■ **Assignment**
With pictures omitted, output the records below exactly as they appear.

[Stored data]
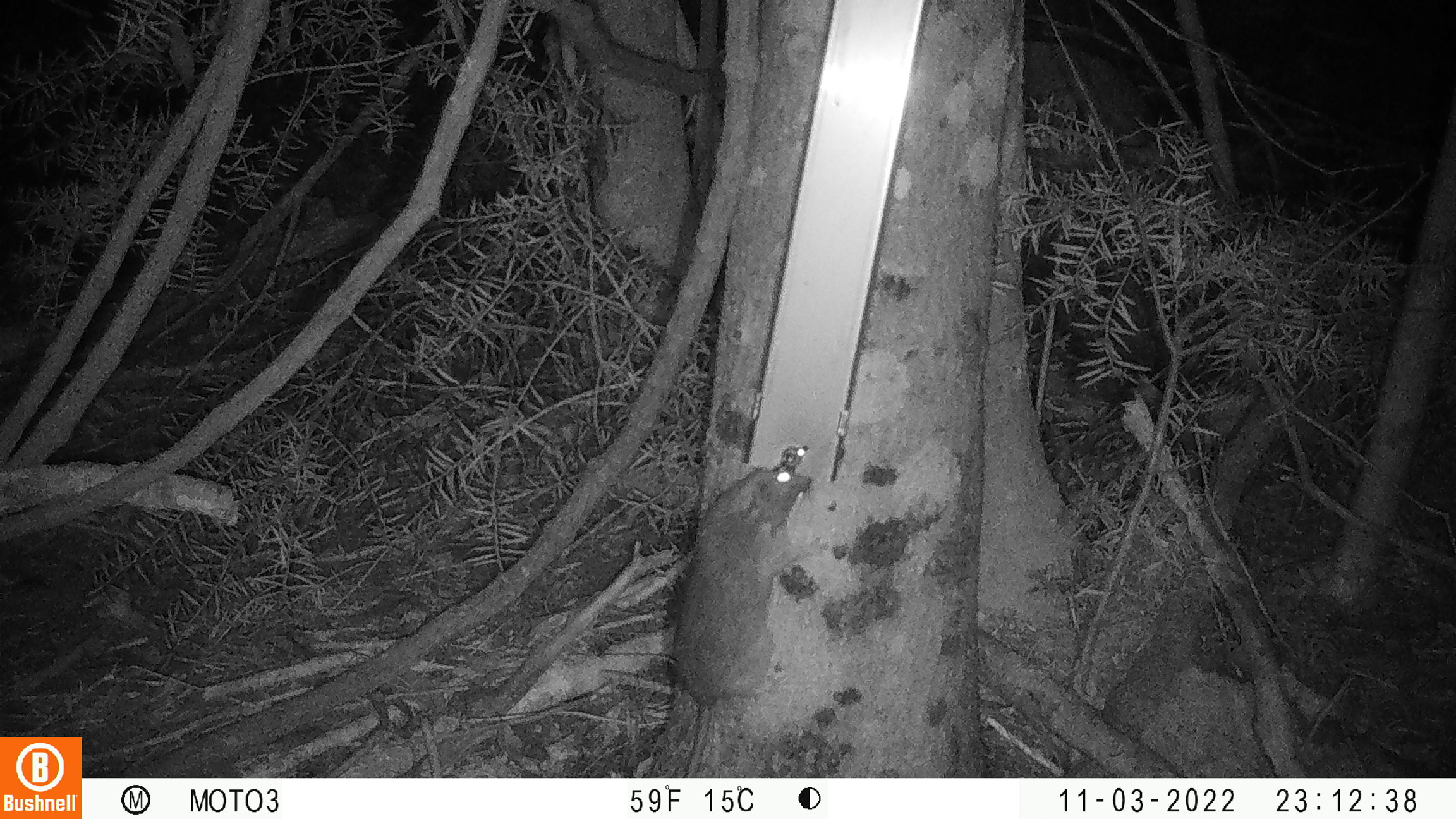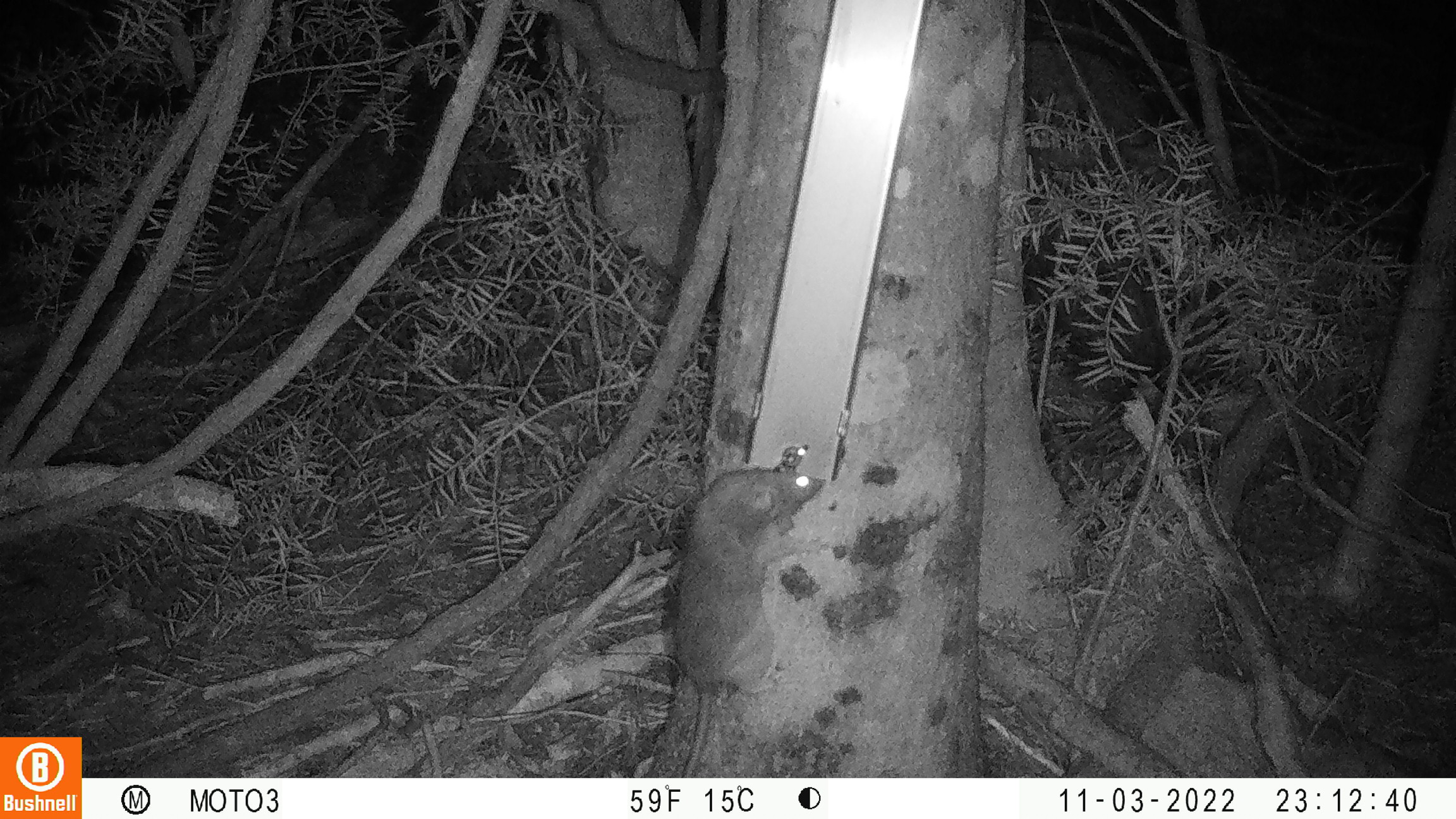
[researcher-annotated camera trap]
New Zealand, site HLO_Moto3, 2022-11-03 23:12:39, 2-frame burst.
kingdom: Animalia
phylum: Chordata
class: Mammalia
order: Rodentia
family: Muridae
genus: Rattus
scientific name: Rattus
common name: rat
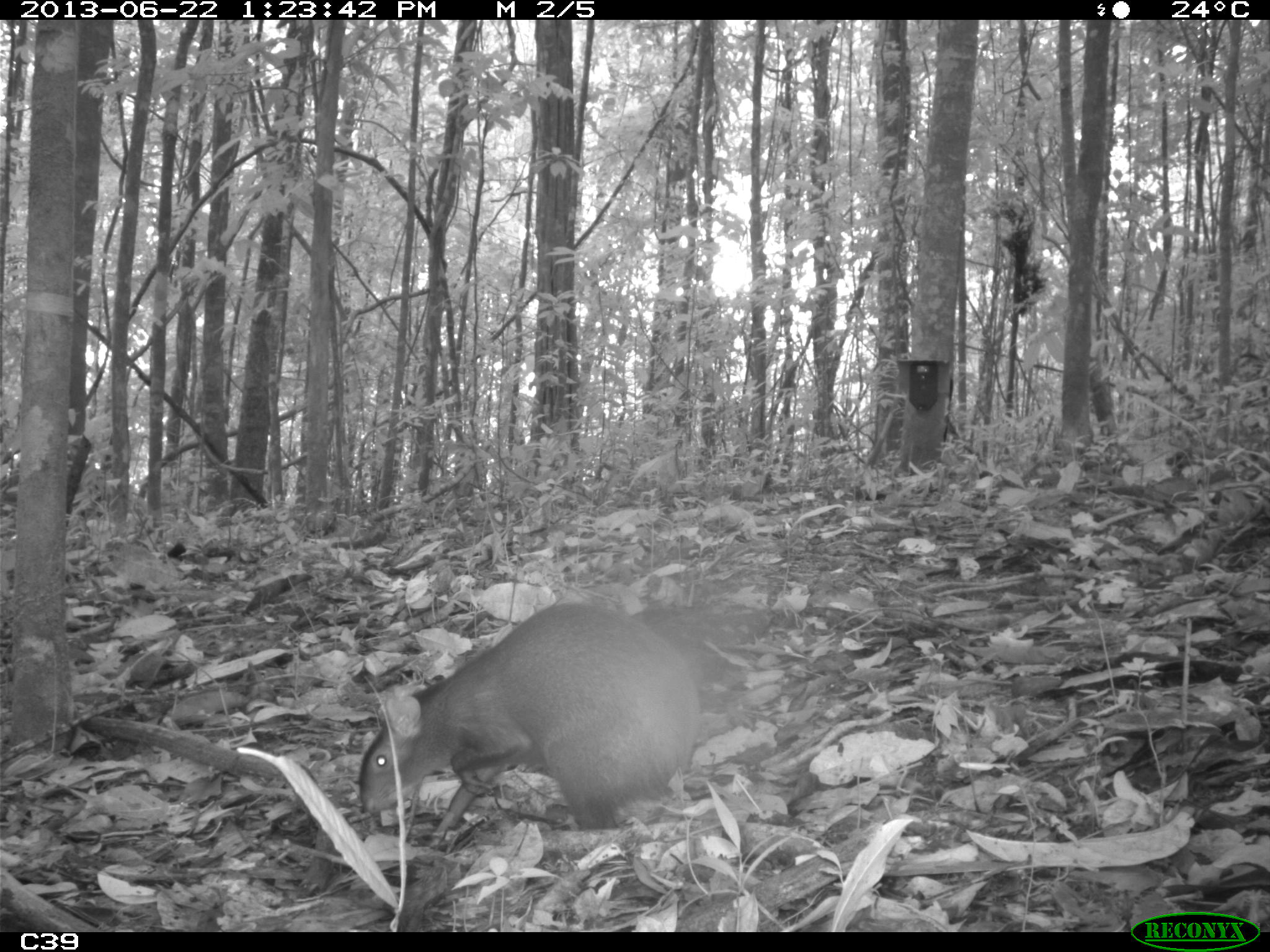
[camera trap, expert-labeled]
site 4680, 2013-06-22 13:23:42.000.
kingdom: Animalia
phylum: Chordata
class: Mammalia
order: Rodentia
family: Dasyproctidae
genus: Dasyprocta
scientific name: Dasyprocta leporina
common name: red-rumped agouti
Dasyprocta leporina (red-rumped agouti), count 1, age adult.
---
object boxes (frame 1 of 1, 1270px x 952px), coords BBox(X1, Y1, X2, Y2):
dasyprocta leporina: BBox(358, 601, 705, 849)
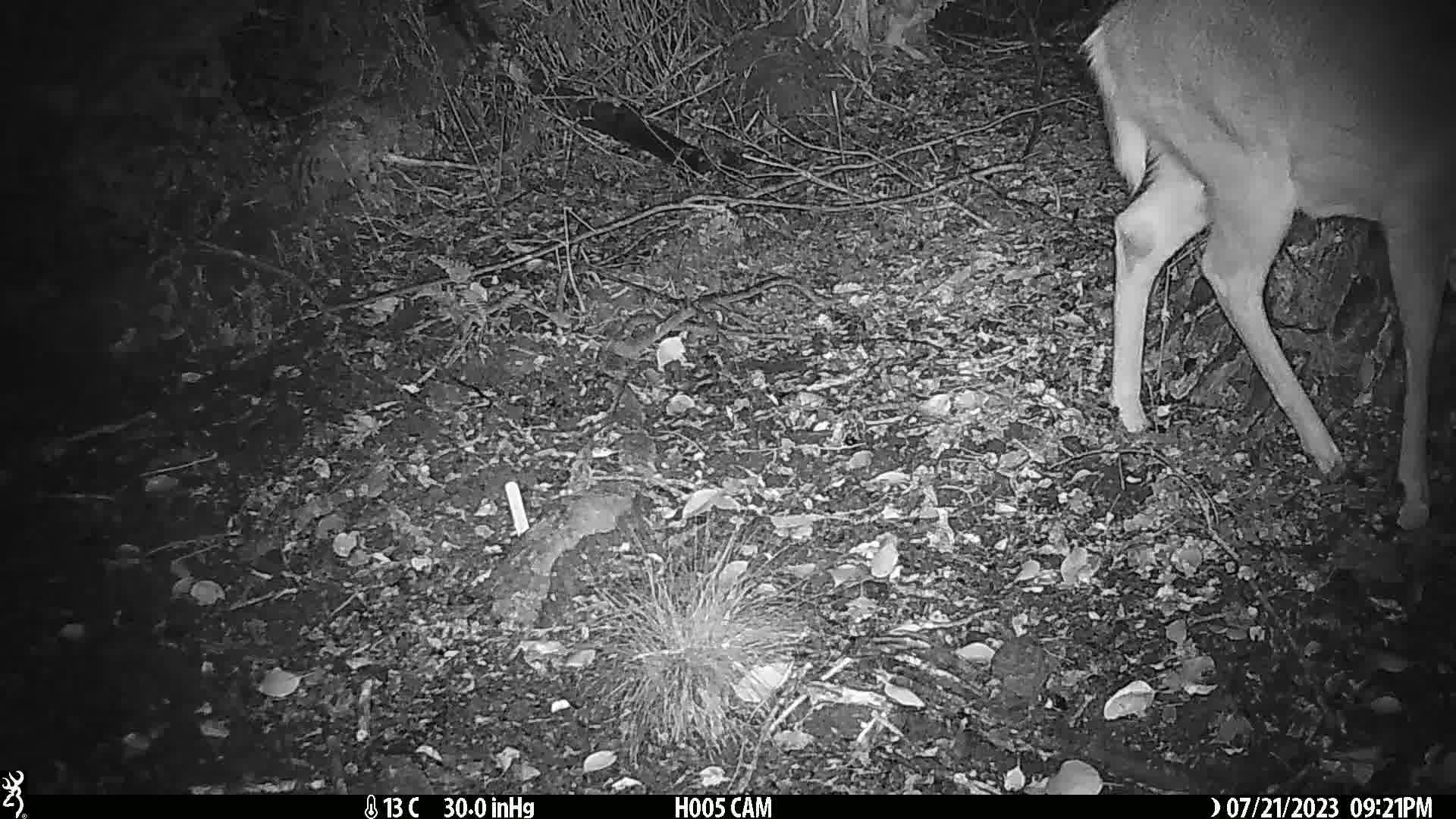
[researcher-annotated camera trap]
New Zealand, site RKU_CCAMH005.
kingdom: Animalia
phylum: Chordata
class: Mammalia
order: Artiodactyla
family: Cervidae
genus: Odocoileus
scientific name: Odocoileus virginianus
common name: white-tailed deer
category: white tailed deer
White tailed deer (white-tailed deer) (Odocoileus virginianus).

■ **The answer**
[researcher-annotated camera trap]
New Zealand, site HLO_Moto3, 2022-11-03 23:12:39, 2-frame burst.
kingdom: Animalia
phylum: Chordata
class: Mammalia
order: Rodentia
family: Muridae
genus: Rattus
scientific name: Rattus
common name: rat
[camera trap, expert-labeled]
site 4680, 2013-06-22 13:23:42.000.
kingdom: Animalia
phylum: Chordata
class: Mammalia
order: Rodentia
family: Dasyproctidae
genus: Dasyprocta
scientific name: Dasyprocta leporina
common name: red-rumped agouti
Dasyprocta leporina (red-rumped agouti), count 1, age adult.
---
object boxes (frame 1 of 1, 1270px x 952px), coords BBox(X1, Y1, X2, Y2):
dasyprocta leporina: BBox(358, 601, 705, 849)
[researcher-annotated camera trap]
New Zealand, site RKU_CCAMH005.
kingdom: Animalia
phylum: Chordata
class: Mammalia
order: Artiodactyla
family: Cervidae
genus: Odocoileus
scientific name: Odocoileus virginianus
common name: white-tailed deer
category: white tailed deer
White tailed deer (white-tailed deer) (Odocoileus virginianus).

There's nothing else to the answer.